Continue the passage on globalization and Indian cinema, starting after its last sentence.
START EXTRACT
As the billion dollar big budget blockbuster films from Hollywood draining up money from all over the world spreading American culture in a way in the name of Globalisation. Some producers try to reach Indian films in the middle East or South Asian countries to fetch more money and subsequently flashing contemporary Indian culture in perverse versions. Both the Bollywood (India) and Hollywood producers, can be said, are following in their own way almost like Ohmae’s prescriptions ‘The customers you care about are the people who love your products everywhere in the world. Your mission is to provide them with exceptional value. When you think of people who share that mission. Country of origin does not matter. Location of headquarters does not matter. The products for which you are responsible and the company you serve has been denationalized. [...]

You really have to believe, deep down, that people may work ‘in’ different national environments but are not of them. What they are ‘of’ is the global corporation.’ 2

To them the whole world is a market. In this market-economy controlled world Globalisation is in amoebic ramification. Cinema has become its easy and saucy prey. A large number of Indian films have been succumbed to it. Obviously there are many Indian films made for local or regional or for some niche audience which are not moving under the bulldozer of Globalisation.
END EXTRACT
START DATA PROVIDED
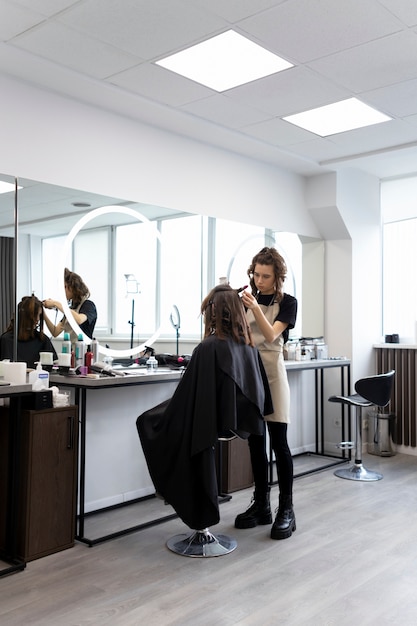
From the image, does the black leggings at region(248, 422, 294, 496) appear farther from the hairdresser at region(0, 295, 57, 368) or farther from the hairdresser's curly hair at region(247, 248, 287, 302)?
the hairdresser at region(0, 295, 57, 368)

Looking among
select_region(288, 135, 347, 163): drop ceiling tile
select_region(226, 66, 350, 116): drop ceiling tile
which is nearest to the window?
select_region(288, 135, 347, 163): drop ceiling tile

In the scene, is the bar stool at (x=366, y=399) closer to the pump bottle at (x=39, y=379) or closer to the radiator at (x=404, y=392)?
the radiator at (x=404, y=392)

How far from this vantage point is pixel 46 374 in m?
2.93

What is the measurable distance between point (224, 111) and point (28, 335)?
1789mm

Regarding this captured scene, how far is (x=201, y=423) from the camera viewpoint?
264 cm

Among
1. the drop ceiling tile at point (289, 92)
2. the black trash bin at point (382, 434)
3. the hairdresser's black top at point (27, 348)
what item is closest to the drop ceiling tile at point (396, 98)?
the drop ceiling tile at point (289, 92)

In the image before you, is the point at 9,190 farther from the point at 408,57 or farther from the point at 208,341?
the point at 408,57

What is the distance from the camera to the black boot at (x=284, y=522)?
9.84 ft

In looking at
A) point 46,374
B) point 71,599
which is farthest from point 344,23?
point 71,599

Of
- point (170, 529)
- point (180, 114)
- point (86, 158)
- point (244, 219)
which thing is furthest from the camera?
point (244, 219)

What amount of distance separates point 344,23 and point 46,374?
213 centimetres

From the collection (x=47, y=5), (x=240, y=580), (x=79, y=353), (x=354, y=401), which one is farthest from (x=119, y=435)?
(x=47, y=5)

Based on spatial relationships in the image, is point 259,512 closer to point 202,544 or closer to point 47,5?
point 202,544

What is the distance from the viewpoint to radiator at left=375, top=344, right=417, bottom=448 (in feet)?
16.7
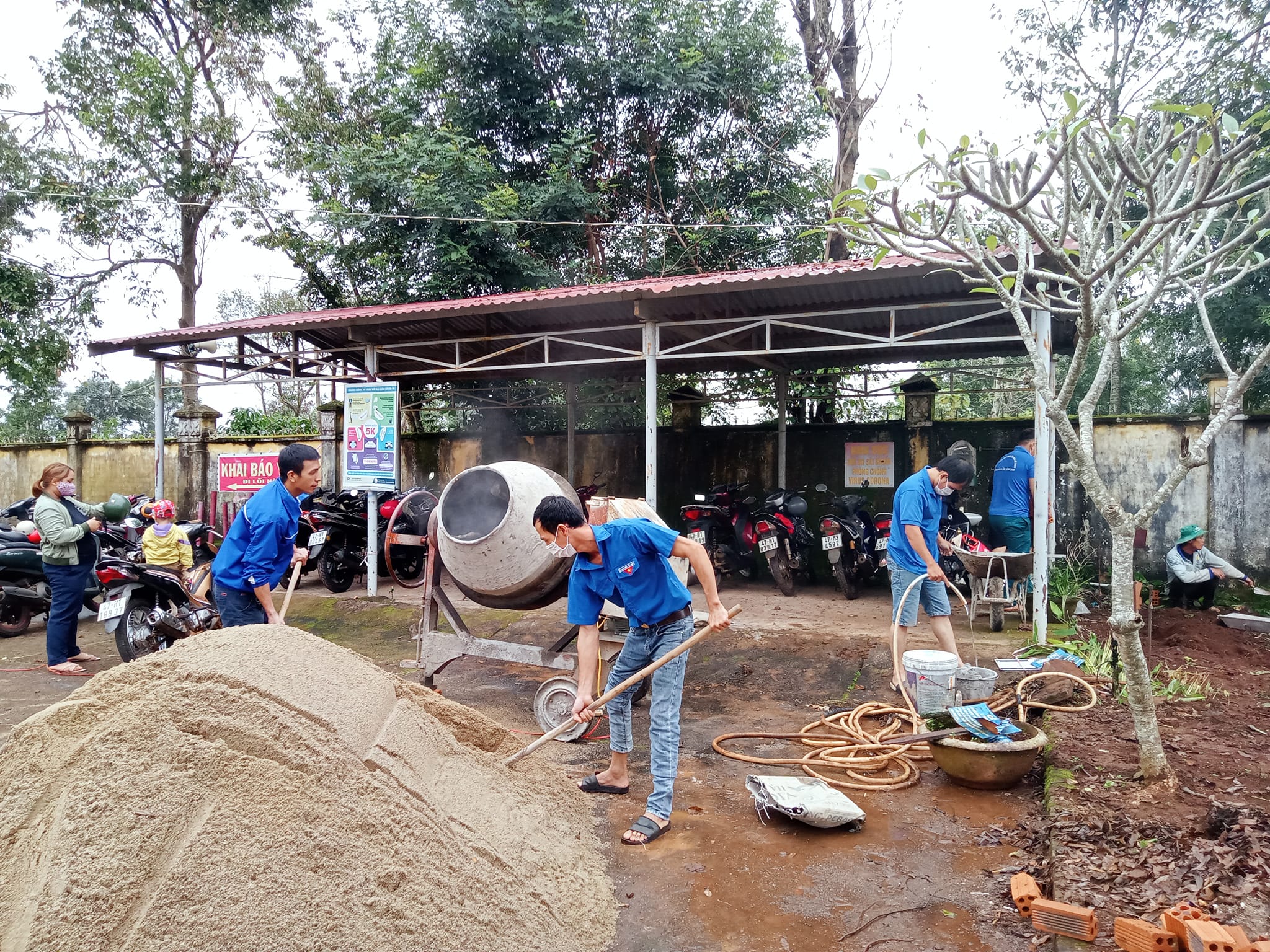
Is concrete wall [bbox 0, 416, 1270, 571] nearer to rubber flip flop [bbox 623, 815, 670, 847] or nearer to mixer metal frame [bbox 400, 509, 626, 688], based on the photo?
mixer metal frame [bbox 400, 509, 626, 688]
END DATA PROVIDED
- SOLVED EXERCISE:
It is an age when our life is always interpelleted? with images. The burgeoning electronic impulses from television, VCRs, VCDs, computers, virtual reality projections bemused our daily realities. To the Americans Disneyland is hyper-real. But to many who live in the rest of world America appears as if it is constituted of the hyper-real. ‘Its an MTV world’ says Marc Levinson writing the phrase as a title of an article on MTV. To many MTV appears’ as the deliberately obnoxious voice of the next generation, the channel that features heavy metal and the juvenile dialogue of those animated anti-heroes, Beavis and Butt - head. But MTV rocks around the clock all over the world with a bit of different presentations according to the regional tastes and needs (artificial?). ‘MTV combines a global presence and a single global brand with a product designed for separate regional markets. "The container’s the same", says chair Tom Ereston’ "The contents are different". 3 In Globalisation we find regional or national. MTV is an example of that type. Most of MTV programmes are in English. But ‘MTV Europe draws its staff from a generation of worldly youths for whom English is a second language and national borders are outdated relics. 4

This kind of Global marketing of entertainment in the process of Globalisation can be seen in the successful distribution of blockbuster films dubbed in Hindi like Jurassic Park, Speed, Titanic even the children’s film Aladdin.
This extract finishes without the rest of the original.